___ Exercise input

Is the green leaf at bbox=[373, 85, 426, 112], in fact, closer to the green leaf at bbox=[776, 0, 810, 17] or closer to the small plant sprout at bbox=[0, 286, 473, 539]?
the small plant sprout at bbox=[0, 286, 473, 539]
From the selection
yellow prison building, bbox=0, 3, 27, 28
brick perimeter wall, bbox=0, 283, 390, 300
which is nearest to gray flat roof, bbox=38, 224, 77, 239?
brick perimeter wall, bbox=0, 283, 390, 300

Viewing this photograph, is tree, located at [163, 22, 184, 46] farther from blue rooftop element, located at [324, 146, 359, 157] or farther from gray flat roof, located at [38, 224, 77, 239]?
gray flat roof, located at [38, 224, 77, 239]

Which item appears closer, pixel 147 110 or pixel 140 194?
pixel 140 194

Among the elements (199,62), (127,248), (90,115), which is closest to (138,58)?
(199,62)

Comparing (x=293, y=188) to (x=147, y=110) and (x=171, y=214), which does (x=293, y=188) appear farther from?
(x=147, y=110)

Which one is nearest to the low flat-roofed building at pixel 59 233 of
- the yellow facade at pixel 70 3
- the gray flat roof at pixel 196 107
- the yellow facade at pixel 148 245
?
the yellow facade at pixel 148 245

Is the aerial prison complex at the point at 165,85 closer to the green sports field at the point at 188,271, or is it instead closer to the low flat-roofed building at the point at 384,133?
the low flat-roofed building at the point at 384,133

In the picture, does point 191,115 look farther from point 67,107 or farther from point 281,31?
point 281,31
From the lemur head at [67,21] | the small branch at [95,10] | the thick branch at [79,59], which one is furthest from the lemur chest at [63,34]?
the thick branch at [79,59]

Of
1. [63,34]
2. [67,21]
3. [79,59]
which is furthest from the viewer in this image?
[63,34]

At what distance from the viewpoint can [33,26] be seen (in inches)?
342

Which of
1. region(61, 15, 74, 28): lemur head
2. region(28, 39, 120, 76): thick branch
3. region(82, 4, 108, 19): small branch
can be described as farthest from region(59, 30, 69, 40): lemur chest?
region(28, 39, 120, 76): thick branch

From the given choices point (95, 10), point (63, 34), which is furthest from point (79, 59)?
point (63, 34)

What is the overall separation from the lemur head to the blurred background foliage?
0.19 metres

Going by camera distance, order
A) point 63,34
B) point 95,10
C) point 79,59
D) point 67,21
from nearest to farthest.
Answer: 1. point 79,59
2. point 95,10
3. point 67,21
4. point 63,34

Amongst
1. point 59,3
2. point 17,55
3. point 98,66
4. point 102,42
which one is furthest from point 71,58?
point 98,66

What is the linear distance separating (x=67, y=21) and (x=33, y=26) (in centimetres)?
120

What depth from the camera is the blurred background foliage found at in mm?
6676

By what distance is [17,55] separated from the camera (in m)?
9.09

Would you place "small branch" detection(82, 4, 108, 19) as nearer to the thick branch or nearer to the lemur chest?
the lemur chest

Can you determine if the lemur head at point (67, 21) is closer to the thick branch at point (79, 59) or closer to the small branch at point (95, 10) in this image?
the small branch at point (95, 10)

______

Please update the lines starting at the one that contains "What is the overall" and ending after the one that contains "4. point 63,34", changing "separation" to "distance" and leaving all else as it stands. Give back only those lines.

Task output:
What is the overall distance from the lemur head to the blurred background foliage?
0.19 metres

Going by camera distance, order
A) point 63,34
B) point 95,10
C) point 79,59
D) point 67,21
from nearest to farthest.
Answer: 1. point 79,59
2. point 95,10
3. point 67,21
4. point 63,34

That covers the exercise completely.